- Yapılacak görev -
Aşağıdaki listede "cabinet" sözcüğünü içeren bütün satırları ayıklayıp yazın.

- Malzeme -
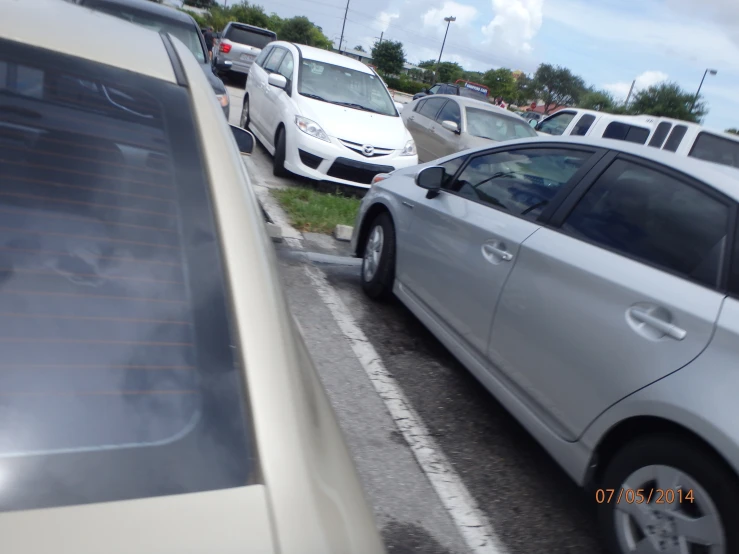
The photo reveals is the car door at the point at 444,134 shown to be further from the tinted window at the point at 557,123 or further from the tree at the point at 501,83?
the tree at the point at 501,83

...

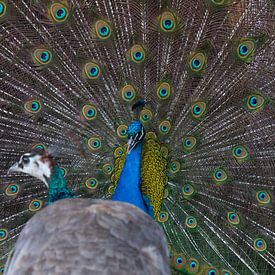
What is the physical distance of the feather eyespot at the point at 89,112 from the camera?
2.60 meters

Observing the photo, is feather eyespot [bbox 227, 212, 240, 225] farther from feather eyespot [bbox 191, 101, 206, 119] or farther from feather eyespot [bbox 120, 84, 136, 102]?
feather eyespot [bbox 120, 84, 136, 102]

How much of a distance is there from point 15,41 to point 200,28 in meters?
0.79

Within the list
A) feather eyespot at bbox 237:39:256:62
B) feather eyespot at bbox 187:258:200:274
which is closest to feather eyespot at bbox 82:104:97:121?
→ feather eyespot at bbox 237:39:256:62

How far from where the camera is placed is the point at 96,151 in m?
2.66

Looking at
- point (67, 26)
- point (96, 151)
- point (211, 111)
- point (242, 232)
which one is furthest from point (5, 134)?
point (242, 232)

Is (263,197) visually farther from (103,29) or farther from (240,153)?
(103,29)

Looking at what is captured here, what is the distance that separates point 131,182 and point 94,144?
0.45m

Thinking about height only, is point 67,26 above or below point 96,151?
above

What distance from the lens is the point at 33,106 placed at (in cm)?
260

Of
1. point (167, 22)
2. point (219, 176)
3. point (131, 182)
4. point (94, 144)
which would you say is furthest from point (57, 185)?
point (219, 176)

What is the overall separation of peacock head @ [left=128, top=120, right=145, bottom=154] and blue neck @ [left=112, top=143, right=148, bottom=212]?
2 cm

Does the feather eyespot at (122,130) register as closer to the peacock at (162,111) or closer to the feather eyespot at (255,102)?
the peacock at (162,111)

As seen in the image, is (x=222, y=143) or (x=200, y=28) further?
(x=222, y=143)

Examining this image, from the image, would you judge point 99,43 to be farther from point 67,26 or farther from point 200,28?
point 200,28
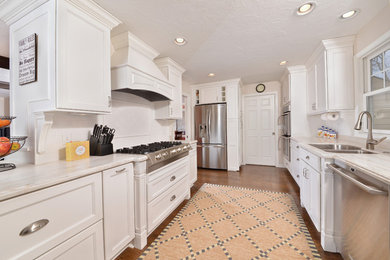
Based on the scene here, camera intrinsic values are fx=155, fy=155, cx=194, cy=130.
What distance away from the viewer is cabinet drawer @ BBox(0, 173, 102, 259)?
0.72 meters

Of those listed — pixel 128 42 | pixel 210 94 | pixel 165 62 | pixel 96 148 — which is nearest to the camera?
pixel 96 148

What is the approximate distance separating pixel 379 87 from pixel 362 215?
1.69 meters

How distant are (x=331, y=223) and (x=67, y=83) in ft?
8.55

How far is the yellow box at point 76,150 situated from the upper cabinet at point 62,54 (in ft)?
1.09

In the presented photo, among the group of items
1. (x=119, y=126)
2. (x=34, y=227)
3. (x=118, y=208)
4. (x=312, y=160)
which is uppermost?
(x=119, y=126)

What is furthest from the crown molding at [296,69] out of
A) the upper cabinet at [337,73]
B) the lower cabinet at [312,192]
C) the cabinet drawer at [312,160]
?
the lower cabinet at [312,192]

- Çözüm -
What distance away from the viewer is cabinet drawer @ BBox(0, 173, 102, 259)?
How far is the yellow box at point 76,150 situated from the upper cabinet at point 62,54 (in ft)?
A) the upper cabinet at [337,73]
B) the lower cabinet at [312,192]
C) the cabinet drawer at [312,160]
the lower cabinet at [312,192]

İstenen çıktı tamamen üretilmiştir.